If $g: X \to X$ such that $g^m=g^n$ for positive integers $m$ and $n$ where $m \gt n$. $g^m$ denotes $g(g(g(\cdots g(x))$
Prove that $g$ is One to one function if and only if $g$ is Onto.
First i considered $m=2$ and $n=1$. So
$$g(g(x))=g(x) \tag{1}$$
Now Since $g$ is Onto $\forall$ $y \in X$, $\exists$ $x \in X$ such that
$$g(x)=y$$
So substituting $g(x)=y$ in $(1)$ we get
$$g(y)=y$$ which is an identity function and hence $g$ is one to one.
Similarly what ever $m$ and $n$ we choose we get $g$ as an identity function.
is this correct approach?
Assumptions in question: $g^m(x) = g^n(x)$ for all $x \in X$ for some fixed $m > n$.

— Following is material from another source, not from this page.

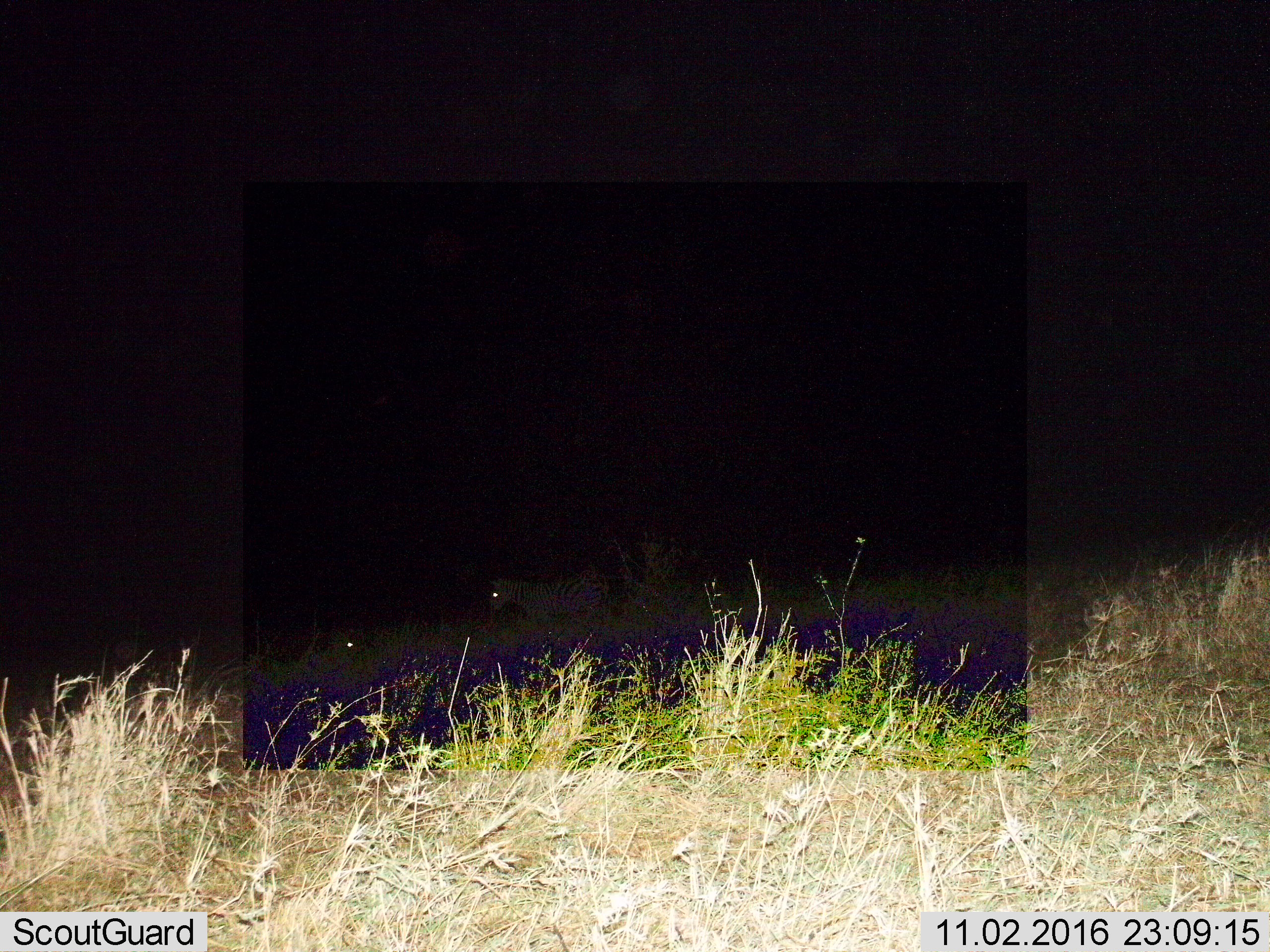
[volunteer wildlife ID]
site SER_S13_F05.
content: unidentified animal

Answer: Now, note that $g^m(x) = g^{m-n}g^n(x) = g^n(x)$ and thus, $g^{m-n}\restriction_{g^n(X)} = id\restriction_{g^n(X)}$.

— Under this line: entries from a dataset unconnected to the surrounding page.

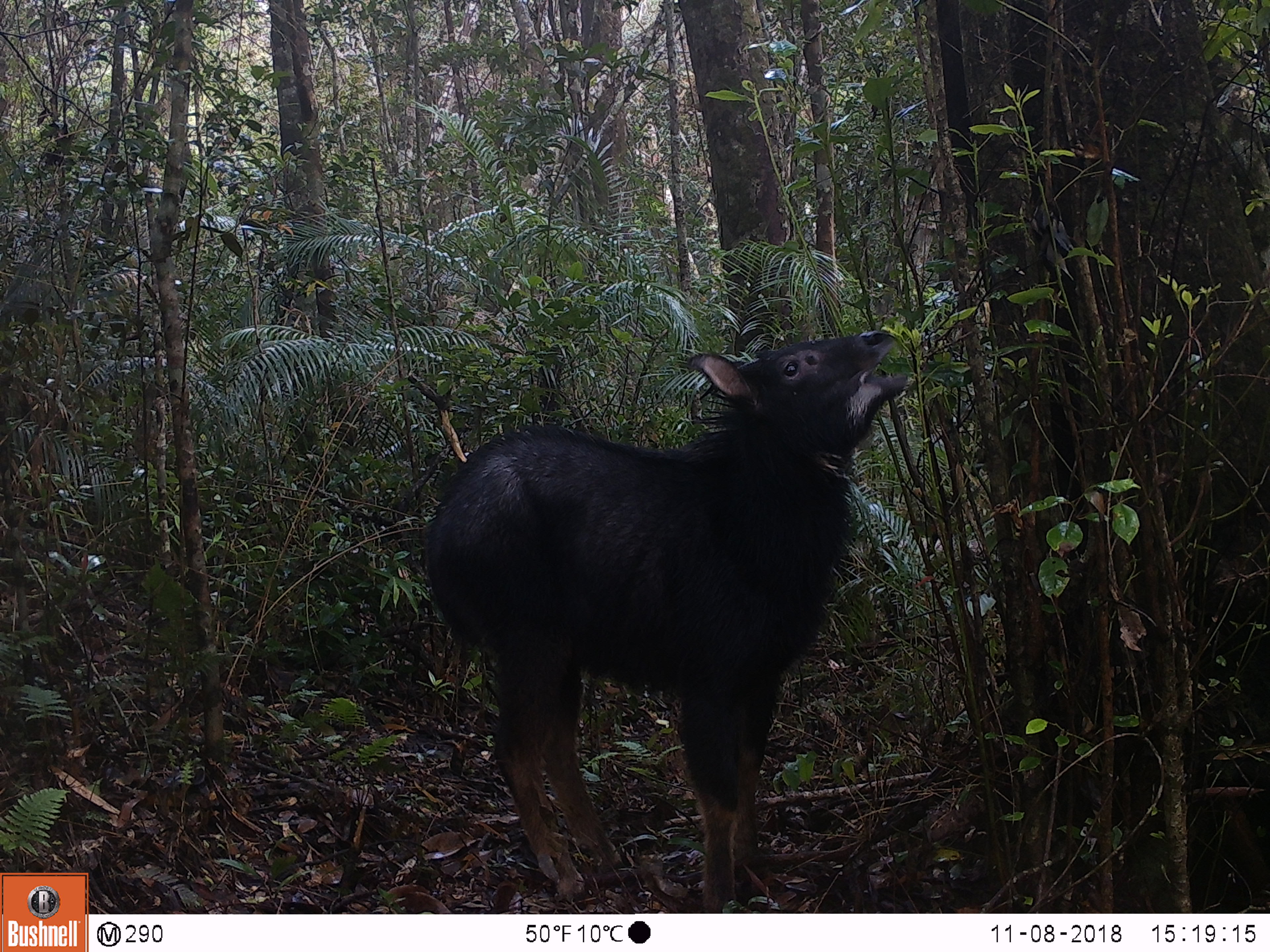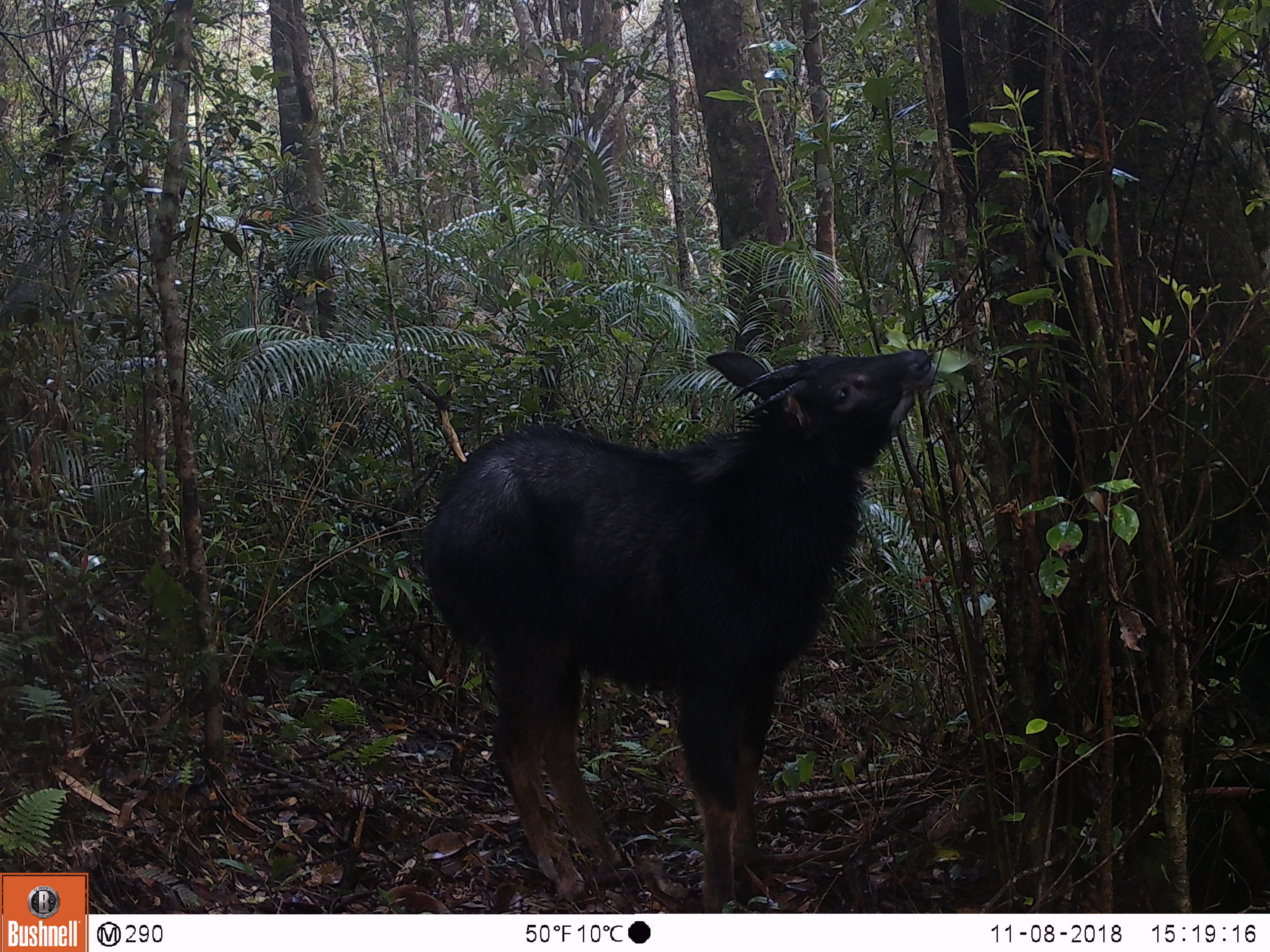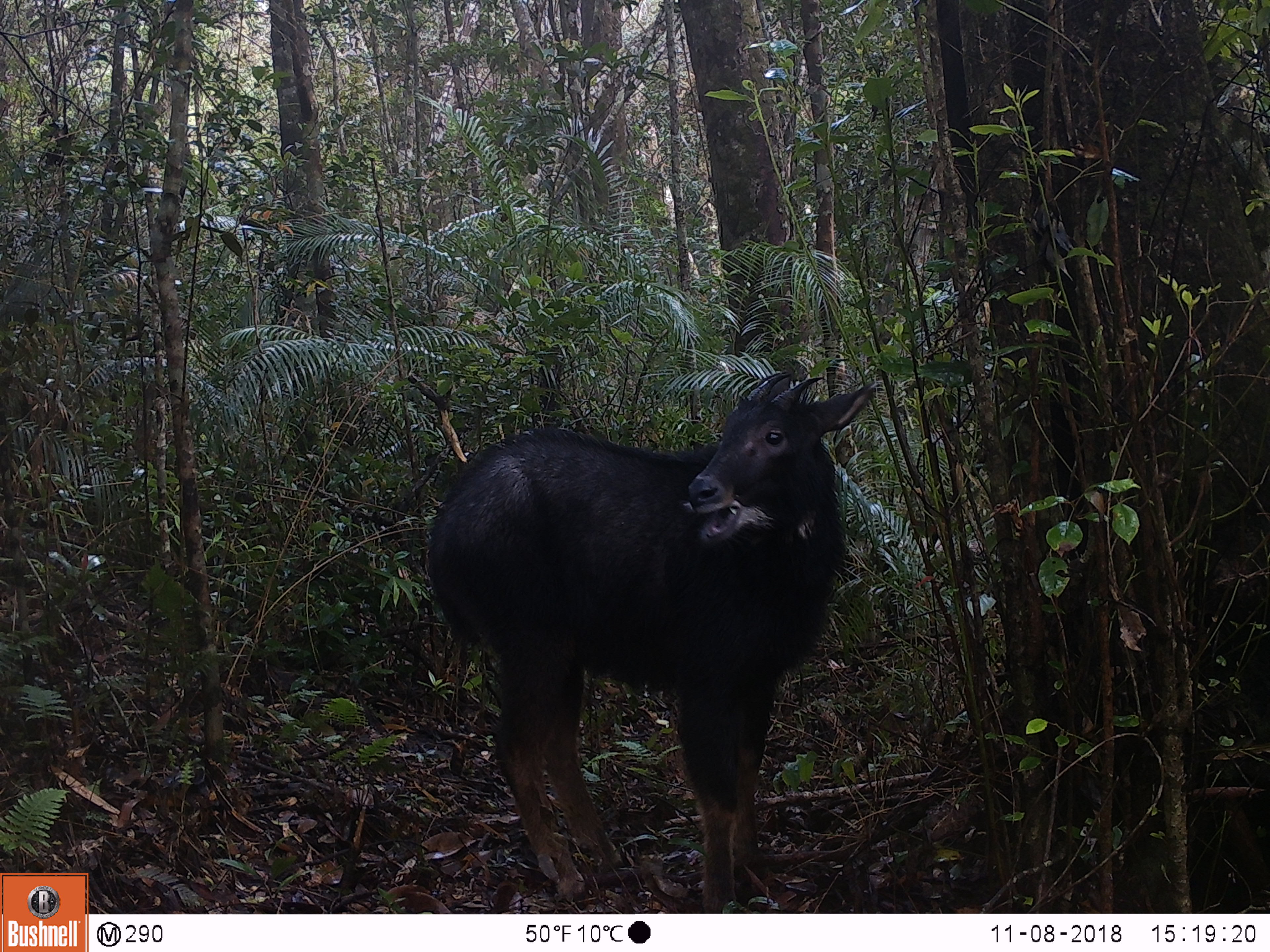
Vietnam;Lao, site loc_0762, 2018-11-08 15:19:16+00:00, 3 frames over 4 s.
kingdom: Animalia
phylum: Chordata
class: Mammalia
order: Artiodactyla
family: Bovidae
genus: Capricornis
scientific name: Capricornis sumatraensis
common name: chinese serow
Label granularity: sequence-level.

If $g$ not onto then $g^n(X) \not= X$, and so $g^{m-n}$ pushes points outside $g^n(X)$ into $g^n(X)$ but leaves things inside $g^n(X)$ unchanged, so $g^{m-n}$ is not one to one, and thus neither is $g$. That shows one direction.
On the other hand, if $g$ is onto, then $g^n(X) = X$, and thus, since $g^{m-n} \restriction_{g^n(X)} = id \restriction_{g^n(X)}$, we see that $g^{m-n} = id$. Thus, $g$ must be one to one. That proves the other direction.